I saw plenty of signs that it snows here, such as the snow shovel inside the front porch of a copy centre, or the snow brush next to the mysterious tanks. Despite the obvious snow, everyone still had vigorous vege patches, sometimes a little hidden like this one where it looks like they can't hang out the washing until they harvest their corn.


This store has 6 vending machines outside it…


The ever popular bicycles…


The ring road has ginkgo trees lining it…


Up on the stop bank by the river I was amazed at how very very West Coast it looked, except there were hundreds of dragonflies circling here, you can see a few in the photo…


Another side street had an amazing pine tree…


… and all of these were within a couple of blocks! I still had a few hours to kill so sat down under a shady tree in the park.

Soon enough it was time to catch the Furano Biei Norokko Train, a bit of a mouthfall, but "norokko" means "open carriage" and this is an extra special lavender train with open carriages to let you truly enjoy the scenery and fresh air.



While I didn't see a whole lot of lavender (think it had all been harvested), the views were still stunning…



I even saw an American-style barn…


Here half the train is getting off, and they all pose for photos against the loco. Note the "winterisation" of the station, with big wooden "things" secured to the roof; I can only assume this is to stop snow sliding off the roof and onto unsuspecting passengers. They think of everything here! Another station had a ladder onto the roof and a handrail along the top, I guess so they can dig off the snow if they need to.


The siding meanwhile doesn't appear to get much use…


We soon arrived at Biei, another hot and quiet town.


I had another long wait here so went and got some lunch; was unimpressed that my ice cream melted faster than I could eat it and made quite a mess. I found a nice shady patch in the local park and had a bit of a doze.


I got bored of waiting and caught a tin can back to Asahikawa.


The train was pretty full, it is only a single carriage after all. It is a lot like a bus on tracks really, maybe a bus with two cabs.

At Asahikawa there were lots of interesting trains. I can't remember what one I caught, but it was a Super Kamui express that cruises along at 120kmh on regular old narrow gauge track! It feels really good flying past all the cars on the road!

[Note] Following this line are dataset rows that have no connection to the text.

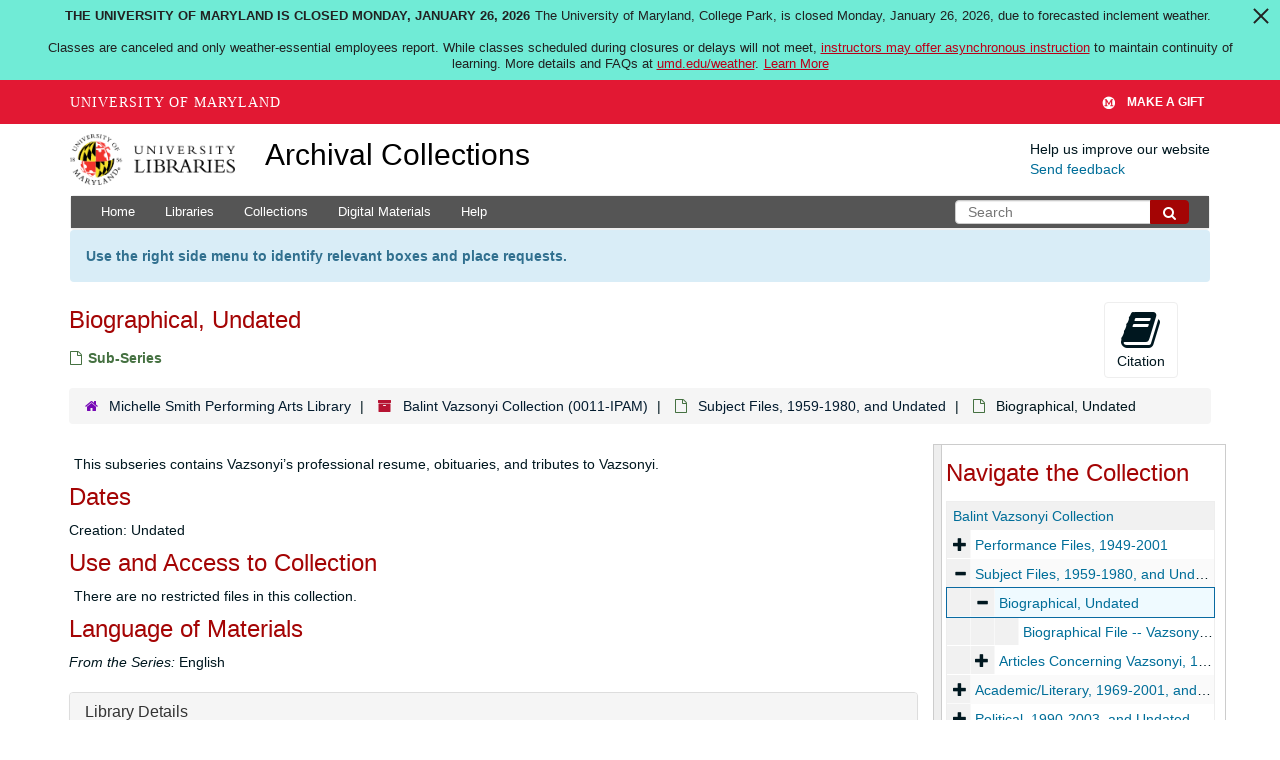

--- FILE ---
content_type: text/html; charset=UTF-8
request_url: https://archives.lib.umd.edu/repositories/4/archival_objects/33559
body_size: 2260
content:
<!DOCTYPE html>
<html lang="en">
<head>
    <meta charset="utf-8">
    <meta name="viewport" content="width=device-width, initial-scale=1">
    <title></title>
    <style>
        body {
            font-family: "Arial";
        }
    </style>
    <script type="text/javascript">
    window.awsWafCookieDomainList = [];
    window.gokuProps = {
"key":"AQIDAHjcYu/GjX+QlghicBgQ/7bFaQZ+m5FKCMDnO+vTbNg96AHzOpaJdCT16BNTHHOlBrRcAAAAfjB8BgkqhkiG9w0BBwagbzBtAgEAMGgGCSqGSIb3DQEHATAeBglghkgBZQMEAS4wEQQME93hLjFno3N6GTj9AgEQgDt/iV7X9Hdzof9EfVmH2hm5ve21Uzi52f21MPofygpjydkfDxvTMDpVtHV/BR549NavJWgn0JGR+3yffA==",
          "iv":"D549dQHmZAAAAuom",
          "context":"xYpRwqUFDerT4AhpoYijp0J5fKEQ/VPgp1S6SBGh3c1ZOVfuAvY+/62T8q+ZeZ9zzt3cetEuTLsuiGjGdqCyOiSkm8b3XRh1rXXiQUu6IjVV0bHRjfU+qYng2lYFs65RBymJJVKkrmyGIahelsGJdieMMHKtIiYQfBIAw6TsnGEZKuiRHIfWHhRl7yld76gaa4D/6krnmBFkWHpu7OcnzMhP+YYi0rPz/IFFM/s/pWYkCDj0jvkJtrdrIRuzupSc5cYpBDCcmuD0DMbcyCwAeh9nizUSIaO34ug8NuHv5jRdmcqjPyWuzpb4pDfV6yUSvNgo8ShFoV1AXQduwintVCw3UKPYVecTLjDsXNsG2sv87r0RgO/m3BsQjgnoB4C5fFsDCWKySKthS/I/nyVflbcYftjYMn/NqJQ+oK6HNaCFbXVL/8d5xCV769Q53CMvNlBbHOuyyiM1rz3Zt6P/DGYNt7PXwHXD4c2eyQQrCgLzA6ocQ7mBN+h2vSpuP3dXGu067ZGKz7PAcu96FjJlepRpxrsxFTTru5SjCCxHeTDLrh49zcV86jFDL+eToF4f9MzQI0m9eBJd4hWGh2Z83Uicgtsao20RIjjDdG31XXBq5DU6GOtUsfhk6X+o1M7t/X3EypCZvE8ikYJwCJQmqmSIAwGTZnab7fqbvnpyLhgAiM66FAVnldI5VhAjhdllzA8HLJT73+rGZvKmDwW33Dcw0ZV5da99LfpS7b+CYfk9lCrkehx7Aza8VWd3PneBMrCbcfBymL4i7wTh1Yh8KBPEp2DvThjHsk4e"
};
    </script>
    <script src="https://242ca8fe7f10.63f99d93.us-east-2.token.awswaf.com/242ca8fe7f10/9e89e9a0218e/bf23a9a77b85/challenge.js"></script>
</head>
<body>
    <div id="challenge-container"></div>
    <script type="text/javascript">
        AwsWafIntegration.saveReferrer();
        AwsWafIntegration.checkForceRefresh().then((forceRefresh) => {
            if (forceRefresh) {
                AwsWafIntegration.forceRefreshToken().then(() => {
                    window.location.reload(true);
                });
            } else {
                AwsWafIntegration.getToken().then(() => {
                    window.location.reload(true);
                });
            }
        });
    </script>
    <noscript>
        <h1>JavaScript is disabled</h1>
        In order to continue, we need to verify that you're not a robot.
        This requires JavaScript. Enable JavaScript and then reload the page.
    </noscript>
</body>
</html>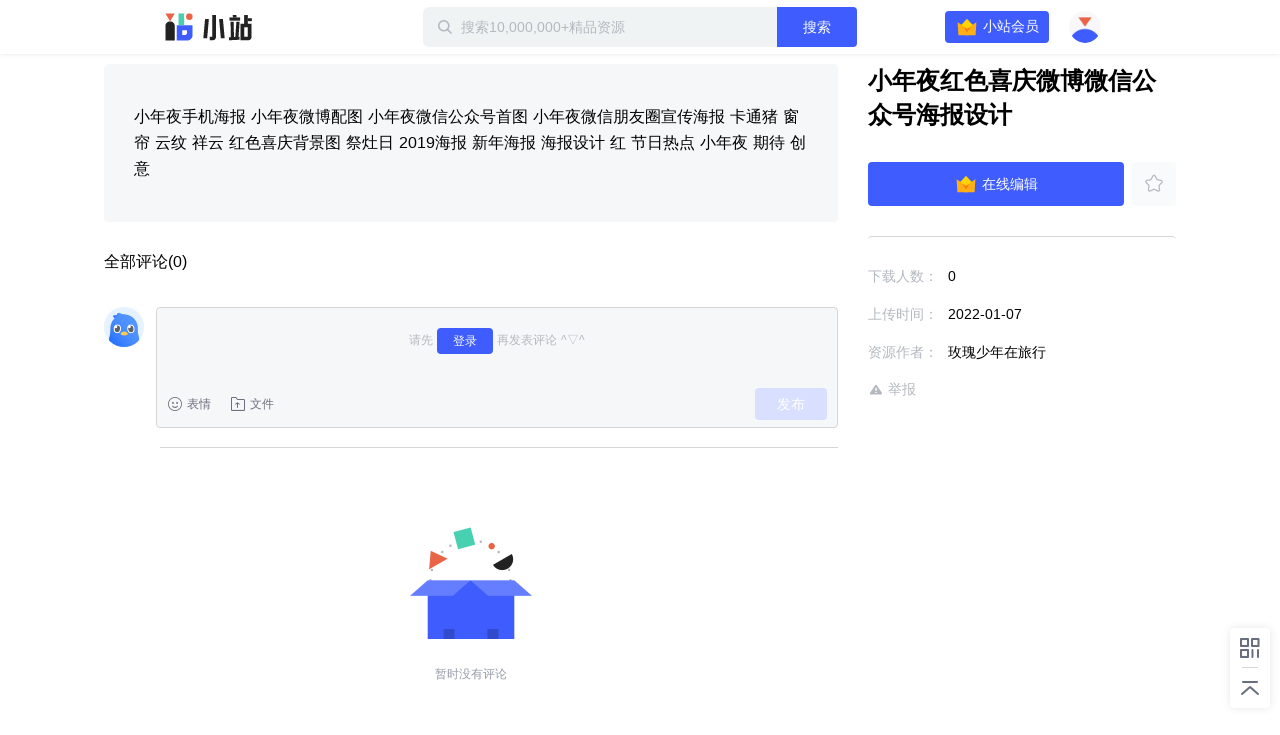

--- FILE ---
content_type: text/plain; charset=utf-8
request_url: https://xluser-ssl.xunlei.com/risk?cmd=report
body_size: -84
content:
{"deviceid":"wdi10.658ea2b7a552fd195d7847221ea8258f8eda3d0c57e26bcfff4aed8283fa59ac"}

Nice quick trip back to Sapporo, only an hour and a bit. Back in Sapporo I found the subway and joined the hundreds of other commuters. Our "train" arrived (I later discovered it runs on rubber wheels but has a central guide rail as well so not sure what to call it). Boarded, enjoyed the square-wave door closing chime and was almost thrown the length of the carriage as we rockets off! Things things can accellerate! Station-to-station speed is 70kmh and there is no air conditioning, but the breeze through the carriage at that kind of speed is magnificent!

I followed my carefully noted hotel directions and soon found the river to walk along and just as I was about to discover the hotel I noticed the fish in the river… wow they're big! Great big goldfish half a metre in length! And dozens of them, just lazing around in the river! Quite something.

Got my hotel room and was straight into the shower. Toilet once again had a control panel, and in fact the whole bathroom appeared to be a very compact one piece plastic molding. The view from the window was great, on the 9th floor I could still see the koi quite clearly down in the stream. I also had a wonderful massive big fluffy pillow, something I could wait to get my head into :-)

So from fairly grave beginnings it turned into a wonderful day, and it was great to get some fresh air out in the countryside, see some of small town Japan, and escape the steaming sweat bath that Tokyo was!